Now we can evaluate the forecasts:

In [8]:
df = Y_rec_df.merge(Y_test_df, on=['unique_id','ds'], how='left')
results = evaluate(df=df, metrics=[mse], tags=tags, benchmark='Naive')
results.sort_values(['metric', 'level'])

NameError: name 'Y_rec_df' is not defined

### Questions
What does coherence mean in hierarchical forecasting, and why can unreconciled base forecasts violate it? 

Method trade‑offs: When might TopDown outperform BottomUp?

Change h=8. Which reconcilers degrade least as horizon increases? Why?

Replace AutoARIMA with AutoETS (or add it in to the list of models) and re‑evaluate. Does reconciliation change which method ranks best at each level?

Next let's examine automatic ways to select the reconcilers.

- MinTrace: minimises the variance of the reconciled forecasts by adjusting weighting of the forecasts in the reconciler.
- Elastic Reconciliation Method: introduces an L1 regularisation term to simplify the reconciliation weights. Lambda specifies a step size to change the weights, so needs careful consideration.

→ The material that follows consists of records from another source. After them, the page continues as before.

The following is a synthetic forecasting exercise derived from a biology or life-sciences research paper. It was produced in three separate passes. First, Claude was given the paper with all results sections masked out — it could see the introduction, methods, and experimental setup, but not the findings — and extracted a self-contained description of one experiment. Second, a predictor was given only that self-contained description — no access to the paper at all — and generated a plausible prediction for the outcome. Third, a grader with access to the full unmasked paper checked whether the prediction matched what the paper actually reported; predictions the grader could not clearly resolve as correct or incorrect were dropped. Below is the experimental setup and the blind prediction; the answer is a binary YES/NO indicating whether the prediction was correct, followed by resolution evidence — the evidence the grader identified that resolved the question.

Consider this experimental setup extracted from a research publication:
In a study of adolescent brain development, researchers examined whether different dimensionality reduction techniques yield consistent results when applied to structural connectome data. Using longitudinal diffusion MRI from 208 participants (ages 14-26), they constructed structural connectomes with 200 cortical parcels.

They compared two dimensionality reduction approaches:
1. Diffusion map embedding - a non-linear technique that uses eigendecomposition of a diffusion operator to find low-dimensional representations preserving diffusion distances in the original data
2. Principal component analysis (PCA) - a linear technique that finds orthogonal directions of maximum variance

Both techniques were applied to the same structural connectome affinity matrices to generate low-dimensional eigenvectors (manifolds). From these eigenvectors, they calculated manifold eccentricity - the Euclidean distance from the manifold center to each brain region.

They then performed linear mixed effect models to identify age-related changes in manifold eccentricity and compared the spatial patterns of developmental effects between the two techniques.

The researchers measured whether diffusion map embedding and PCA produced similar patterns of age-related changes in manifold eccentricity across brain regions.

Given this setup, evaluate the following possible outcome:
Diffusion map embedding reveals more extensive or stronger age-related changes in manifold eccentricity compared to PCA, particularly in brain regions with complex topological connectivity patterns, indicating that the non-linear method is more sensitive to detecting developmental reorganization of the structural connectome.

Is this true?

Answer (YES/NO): NO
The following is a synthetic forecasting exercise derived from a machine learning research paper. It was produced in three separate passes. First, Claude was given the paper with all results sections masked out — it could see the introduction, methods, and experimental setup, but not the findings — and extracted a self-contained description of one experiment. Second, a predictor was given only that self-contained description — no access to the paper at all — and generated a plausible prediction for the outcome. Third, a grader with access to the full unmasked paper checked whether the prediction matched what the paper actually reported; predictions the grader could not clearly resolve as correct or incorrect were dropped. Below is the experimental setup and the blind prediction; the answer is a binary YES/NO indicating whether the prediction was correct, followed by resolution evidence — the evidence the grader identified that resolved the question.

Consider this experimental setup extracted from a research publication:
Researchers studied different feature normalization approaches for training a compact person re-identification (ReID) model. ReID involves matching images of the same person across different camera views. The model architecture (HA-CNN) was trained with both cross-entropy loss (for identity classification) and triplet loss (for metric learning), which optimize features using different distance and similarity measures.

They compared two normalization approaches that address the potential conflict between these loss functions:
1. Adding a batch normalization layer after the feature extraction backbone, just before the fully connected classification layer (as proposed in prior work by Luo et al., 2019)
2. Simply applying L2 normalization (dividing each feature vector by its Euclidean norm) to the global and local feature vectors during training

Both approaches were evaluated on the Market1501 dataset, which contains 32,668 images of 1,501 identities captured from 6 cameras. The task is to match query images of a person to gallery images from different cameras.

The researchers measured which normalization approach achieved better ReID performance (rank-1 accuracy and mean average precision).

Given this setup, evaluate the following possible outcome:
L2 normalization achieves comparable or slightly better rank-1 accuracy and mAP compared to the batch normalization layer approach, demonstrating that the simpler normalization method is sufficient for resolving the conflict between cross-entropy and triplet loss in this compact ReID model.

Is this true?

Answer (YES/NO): YES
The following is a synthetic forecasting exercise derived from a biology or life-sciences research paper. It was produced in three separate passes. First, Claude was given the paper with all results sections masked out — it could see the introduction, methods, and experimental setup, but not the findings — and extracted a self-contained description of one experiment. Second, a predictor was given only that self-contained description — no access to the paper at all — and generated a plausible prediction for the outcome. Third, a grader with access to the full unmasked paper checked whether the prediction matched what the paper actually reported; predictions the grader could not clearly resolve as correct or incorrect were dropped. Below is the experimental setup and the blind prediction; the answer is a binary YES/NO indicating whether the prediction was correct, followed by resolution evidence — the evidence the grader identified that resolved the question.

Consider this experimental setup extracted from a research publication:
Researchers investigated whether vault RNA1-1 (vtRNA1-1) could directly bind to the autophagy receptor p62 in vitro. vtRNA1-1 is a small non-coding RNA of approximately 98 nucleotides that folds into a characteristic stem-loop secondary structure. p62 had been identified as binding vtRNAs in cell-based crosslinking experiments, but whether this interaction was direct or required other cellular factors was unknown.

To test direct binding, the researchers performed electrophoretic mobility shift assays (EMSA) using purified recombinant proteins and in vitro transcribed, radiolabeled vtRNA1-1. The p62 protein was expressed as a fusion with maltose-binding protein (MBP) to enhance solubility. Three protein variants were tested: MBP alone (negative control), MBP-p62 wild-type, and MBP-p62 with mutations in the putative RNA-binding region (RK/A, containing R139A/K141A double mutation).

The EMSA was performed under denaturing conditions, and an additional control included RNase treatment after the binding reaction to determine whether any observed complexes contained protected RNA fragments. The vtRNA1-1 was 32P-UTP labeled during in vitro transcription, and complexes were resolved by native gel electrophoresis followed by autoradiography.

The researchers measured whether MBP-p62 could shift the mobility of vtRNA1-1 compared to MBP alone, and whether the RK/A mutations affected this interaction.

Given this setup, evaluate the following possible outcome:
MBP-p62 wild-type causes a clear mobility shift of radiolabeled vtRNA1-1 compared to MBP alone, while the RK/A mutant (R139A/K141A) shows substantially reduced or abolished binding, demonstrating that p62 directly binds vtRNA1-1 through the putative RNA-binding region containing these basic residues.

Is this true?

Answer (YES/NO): YES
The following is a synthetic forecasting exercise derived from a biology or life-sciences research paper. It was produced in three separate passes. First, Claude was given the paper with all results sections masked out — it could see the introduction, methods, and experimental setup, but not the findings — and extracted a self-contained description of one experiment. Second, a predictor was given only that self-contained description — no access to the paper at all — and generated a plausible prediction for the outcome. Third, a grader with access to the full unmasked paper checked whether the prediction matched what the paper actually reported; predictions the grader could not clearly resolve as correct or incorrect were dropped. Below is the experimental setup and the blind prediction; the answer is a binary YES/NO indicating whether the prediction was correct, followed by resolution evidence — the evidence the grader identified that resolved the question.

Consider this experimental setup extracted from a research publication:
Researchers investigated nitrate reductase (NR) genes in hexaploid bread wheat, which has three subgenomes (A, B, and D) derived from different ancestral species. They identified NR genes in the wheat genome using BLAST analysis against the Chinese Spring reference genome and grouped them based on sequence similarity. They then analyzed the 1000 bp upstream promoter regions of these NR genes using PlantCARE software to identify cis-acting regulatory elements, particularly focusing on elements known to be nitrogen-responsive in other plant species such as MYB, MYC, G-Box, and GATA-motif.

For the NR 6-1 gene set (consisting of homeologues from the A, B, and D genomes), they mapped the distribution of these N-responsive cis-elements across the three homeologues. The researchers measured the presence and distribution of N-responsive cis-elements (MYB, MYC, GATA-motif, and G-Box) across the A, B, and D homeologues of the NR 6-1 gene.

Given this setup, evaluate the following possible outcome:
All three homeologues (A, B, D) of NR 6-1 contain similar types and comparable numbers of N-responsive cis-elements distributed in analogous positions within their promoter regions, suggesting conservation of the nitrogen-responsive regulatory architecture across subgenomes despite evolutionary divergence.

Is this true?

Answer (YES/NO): NO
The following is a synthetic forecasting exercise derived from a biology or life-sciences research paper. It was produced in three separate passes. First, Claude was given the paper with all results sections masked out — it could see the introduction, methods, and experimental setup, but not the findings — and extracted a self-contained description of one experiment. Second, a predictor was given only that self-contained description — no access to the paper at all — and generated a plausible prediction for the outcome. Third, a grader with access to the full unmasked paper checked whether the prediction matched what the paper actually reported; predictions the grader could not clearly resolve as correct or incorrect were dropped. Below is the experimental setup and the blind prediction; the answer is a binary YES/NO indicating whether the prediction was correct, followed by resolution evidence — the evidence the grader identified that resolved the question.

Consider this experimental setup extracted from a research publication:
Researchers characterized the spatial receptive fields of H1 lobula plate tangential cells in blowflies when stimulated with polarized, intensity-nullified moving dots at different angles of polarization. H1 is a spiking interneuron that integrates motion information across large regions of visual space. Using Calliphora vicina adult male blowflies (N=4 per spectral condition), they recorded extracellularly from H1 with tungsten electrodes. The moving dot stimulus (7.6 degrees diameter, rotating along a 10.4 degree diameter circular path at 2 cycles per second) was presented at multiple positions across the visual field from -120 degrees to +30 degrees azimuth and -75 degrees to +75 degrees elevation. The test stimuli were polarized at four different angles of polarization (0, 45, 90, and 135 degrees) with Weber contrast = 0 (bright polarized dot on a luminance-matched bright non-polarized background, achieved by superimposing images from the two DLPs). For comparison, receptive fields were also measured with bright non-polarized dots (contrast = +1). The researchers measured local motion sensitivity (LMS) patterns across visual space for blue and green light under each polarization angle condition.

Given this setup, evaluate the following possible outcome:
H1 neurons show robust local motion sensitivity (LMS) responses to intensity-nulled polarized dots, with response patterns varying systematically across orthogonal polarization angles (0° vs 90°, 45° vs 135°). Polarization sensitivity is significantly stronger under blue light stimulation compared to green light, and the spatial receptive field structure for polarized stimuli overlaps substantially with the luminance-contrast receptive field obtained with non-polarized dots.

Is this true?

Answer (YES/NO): NO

Unlike the approaches mentioned above, these methods use all the forecasts provided and adjust them to optimise the forecast.

In [None]:
mint        = MinTrace(method='mint_shrink')
erm_closed  = ERM(method='closed')
erm_reg     = ERM(method='reg', lambda_reg=0.1)
erm_reg_bu  = ERM(method='reg_bu', lambda_reg=0.1)

hrec = HierarchicalReconciliation(reconcilers=[mint, erm_closed, erm_reg, erm_reg_bu])

Y_rec_df = hrec.reconcile(
    Y_hat_df=Y_hat_df,
    Y_df=Y_fitted_df,
    S_df=S_df,
    tags=tags
)

df_eval = Y_rec_df.merge(Y_test_df, on=['unique_id','ds'], how='left')
results = evaluate(df=df_eval, metrics=[mse], tags=tags, benchmark='Naive')
results.sort_values(['metric','level'])

### Questions
Experiment with the lambda_reg values for `erm_reg` and `erm_bottom_up`, see if you can lower the mse.